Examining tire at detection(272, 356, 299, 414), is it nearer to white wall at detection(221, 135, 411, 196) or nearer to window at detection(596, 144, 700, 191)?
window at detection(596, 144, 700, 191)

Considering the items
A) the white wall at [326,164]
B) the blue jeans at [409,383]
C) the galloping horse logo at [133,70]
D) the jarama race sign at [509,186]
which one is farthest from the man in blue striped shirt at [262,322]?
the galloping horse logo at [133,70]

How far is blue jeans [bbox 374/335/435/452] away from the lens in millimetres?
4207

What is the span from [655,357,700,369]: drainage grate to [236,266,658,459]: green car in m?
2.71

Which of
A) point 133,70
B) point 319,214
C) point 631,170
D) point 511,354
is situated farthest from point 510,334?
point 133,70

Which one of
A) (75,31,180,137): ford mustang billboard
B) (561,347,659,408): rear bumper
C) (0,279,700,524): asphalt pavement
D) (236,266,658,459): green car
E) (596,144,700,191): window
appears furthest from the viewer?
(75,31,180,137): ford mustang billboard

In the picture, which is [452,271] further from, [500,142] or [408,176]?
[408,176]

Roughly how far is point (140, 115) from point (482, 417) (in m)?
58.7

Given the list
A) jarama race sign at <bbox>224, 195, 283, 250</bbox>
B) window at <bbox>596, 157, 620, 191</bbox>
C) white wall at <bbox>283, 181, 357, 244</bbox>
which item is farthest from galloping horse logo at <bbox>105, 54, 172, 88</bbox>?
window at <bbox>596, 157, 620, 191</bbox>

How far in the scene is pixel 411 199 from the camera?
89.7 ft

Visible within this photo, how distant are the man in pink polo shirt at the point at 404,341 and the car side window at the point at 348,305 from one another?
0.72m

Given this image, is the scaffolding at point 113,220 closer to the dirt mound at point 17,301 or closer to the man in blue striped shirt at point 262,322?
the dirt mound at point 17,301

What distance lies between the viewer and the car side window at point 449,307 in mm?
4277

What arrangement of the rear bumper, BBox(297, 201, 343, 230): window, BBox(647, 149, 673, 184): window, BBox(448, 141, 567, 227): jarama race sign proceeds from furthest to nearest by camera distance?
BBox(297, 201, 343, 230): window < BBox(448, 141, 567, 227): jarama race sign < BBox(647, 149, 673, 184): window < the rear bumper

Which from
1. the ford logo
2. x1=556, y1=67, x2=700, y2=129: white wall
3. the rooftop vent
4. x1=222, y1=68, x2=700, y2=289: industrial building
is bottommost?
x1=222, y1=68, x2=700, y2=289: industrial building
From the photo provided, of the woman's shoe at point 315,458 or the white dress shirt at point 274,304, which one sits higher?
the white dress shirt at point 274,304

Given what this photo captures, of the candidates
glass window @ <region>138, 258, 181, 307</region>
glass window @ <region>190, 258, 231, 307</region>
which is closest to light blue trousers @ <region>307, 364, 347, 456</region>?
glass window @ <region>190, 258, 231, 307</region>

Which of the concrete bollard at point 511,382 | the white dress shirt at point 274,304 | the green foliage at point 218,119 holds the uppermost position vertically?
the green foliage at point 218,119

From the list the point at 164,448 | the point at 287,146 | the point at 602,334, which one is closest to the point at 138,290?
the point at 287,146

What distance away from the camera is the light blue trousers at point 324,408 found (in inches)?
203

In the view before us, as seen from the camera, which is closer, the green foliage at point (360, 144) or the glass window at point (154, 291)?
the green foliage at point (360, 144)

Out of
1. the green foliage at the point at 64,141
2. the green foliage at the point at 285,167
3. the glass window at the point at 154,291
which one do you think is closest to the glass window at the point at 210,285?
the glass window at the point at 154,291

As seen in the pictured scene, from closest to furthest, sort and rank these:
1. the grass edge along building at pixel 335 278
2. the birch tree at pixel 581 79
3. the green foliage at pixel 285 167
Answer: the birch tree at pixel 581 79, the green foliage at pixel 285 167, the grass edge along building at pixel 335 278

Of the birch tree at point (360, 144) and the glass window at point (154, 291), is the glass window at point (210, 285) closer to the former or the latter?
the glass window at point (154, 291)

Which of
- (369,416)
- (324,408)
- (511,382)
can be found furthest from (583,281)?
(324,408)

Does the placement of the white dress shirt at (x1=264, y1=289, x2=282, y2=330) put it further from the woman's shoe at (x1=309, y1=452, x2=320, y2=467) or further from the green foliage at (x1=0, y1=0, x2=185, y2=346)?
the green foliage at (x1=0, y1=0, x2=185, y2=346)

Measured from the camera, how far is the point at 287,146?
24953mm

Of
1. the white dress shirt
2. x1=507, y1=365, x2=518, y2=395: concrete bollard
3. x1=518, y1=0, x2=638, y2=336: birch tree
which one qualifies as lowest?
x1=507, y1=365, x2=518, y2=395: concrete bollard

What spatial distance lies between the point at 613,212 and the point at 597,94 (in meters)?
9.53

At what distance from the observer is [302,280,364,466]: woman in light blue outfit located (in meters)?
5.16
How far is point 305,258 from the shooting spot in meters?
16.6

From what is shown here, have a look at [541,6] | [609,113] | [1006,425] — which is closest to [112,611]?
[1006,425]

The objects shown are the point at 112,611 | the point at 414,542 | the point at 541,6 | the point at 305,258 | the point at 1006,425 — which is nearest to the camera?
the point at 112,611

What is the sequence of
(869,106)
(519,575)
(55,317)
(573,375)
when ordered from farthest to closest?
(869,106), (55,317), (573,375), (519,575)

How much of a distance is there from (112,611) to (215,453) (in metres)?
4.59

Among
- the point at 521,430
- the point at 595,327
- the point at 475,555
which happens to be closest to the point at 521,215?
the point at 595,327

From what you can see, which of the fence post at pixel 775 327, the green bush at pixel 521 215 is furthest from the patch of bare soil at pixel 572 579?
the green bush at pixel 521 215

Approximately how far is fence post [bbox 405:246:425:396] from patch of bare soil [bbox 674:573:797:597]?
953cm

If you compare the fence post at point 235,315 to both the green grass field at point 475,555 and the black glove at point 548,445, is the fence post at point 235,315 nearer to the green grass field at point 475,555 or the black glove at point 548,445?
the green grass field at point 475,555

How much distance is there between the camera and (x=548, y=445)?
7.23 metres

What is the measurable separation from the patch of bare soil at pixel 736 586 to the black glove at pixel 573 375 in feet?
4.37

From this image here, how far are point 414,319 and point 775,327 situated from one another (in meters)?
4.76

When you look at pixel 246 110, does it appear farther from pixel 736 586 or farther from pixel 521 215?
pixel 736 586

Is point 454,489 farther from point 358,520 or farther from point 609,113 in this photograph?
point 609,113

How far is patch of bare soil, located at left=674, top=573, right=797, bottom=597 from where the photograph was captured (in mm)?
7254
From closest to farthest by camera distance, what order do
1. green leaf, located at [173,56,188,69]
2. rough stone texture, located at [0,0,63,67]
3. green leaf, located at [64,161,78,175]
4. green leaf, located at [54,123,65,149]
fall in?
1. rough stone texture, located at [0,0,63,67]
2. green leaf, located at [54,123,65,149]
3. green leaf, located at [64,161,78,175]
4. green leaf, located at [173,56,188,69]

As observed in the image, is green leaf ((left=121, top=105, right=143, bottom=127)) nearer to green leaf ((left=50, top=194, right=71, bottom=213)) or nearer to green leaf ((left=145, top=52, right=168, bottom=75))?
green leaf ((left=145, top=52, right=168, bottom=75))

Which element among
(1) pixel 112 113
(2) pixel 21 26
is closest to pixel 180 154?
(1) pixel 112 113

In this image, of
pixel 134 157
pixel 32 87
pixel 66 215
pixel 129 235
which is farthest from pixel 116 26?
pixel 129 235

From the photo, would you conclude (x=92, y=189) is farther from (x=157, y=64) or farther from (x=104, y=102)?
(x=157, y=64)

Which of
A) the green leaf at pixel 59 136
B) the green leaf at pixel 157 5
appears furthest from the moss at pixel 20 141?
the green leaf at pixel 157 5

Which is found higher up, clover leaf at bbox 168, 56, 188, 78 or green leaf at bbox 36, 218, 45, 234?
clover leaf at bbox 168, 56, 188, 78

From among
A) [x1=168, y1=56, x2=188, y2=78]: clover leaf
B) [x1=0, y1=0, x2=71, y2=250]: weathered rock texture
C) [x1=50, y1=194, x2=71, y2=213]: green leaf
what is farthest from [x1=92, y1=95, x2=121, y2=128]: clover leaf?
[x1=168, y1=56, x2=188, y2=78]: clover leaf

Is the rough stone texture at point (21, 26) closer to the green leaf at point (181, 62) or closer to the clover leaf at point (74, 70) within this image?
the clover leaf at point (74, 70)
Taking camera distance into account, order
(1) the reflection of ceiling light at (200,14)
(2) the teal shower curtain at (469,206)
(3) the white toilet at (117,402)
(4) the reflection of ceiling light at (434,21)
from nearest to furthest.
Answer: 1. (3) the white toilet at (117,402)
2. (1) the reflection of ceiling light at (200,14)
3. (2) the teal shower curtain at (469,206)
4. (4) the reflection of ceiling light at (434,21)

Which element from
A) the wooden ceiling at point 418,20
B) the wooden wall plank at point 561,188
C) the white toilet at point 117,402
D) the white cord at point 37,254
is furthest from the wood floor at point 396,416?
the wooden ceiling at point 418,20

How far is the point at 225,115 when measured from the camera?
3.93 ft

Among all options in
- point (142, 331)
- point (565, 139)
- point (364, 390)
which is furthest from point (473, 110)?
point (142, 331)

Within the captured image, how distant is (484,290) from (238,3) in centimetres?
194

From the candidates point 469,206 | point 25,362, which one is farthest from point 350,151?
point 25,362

OBJECTIVE: Can you reproduce the data word for word, beginning at the line that contains "Which element from" and stopping after the final line of the data, with both of those lines included?

CORRECT ANSWER:
Which element from
A) the wooden ceiling at point 418,20
B) the wooden wall plank at point 561,188
C) the white toilet at point 117,402
D) the white cord at point 37,254
is furthest from the wood floor at point 396,416?
the wooden ceiling at point 418,20

How far is the point at 225,115 when measured from the camera?
3.93 ft

Among all options in
- point (142, 331)
- point (565, 139)
- point (364, 390)
which is furthest from point (473, 110)?
point (142, 331)

Within the captured image, how distant is (484,290) from (238,3) in centimetres?
194

From the candidates point 469,206 | point 25,362, which one is farthest from point 350,151?
point 25,362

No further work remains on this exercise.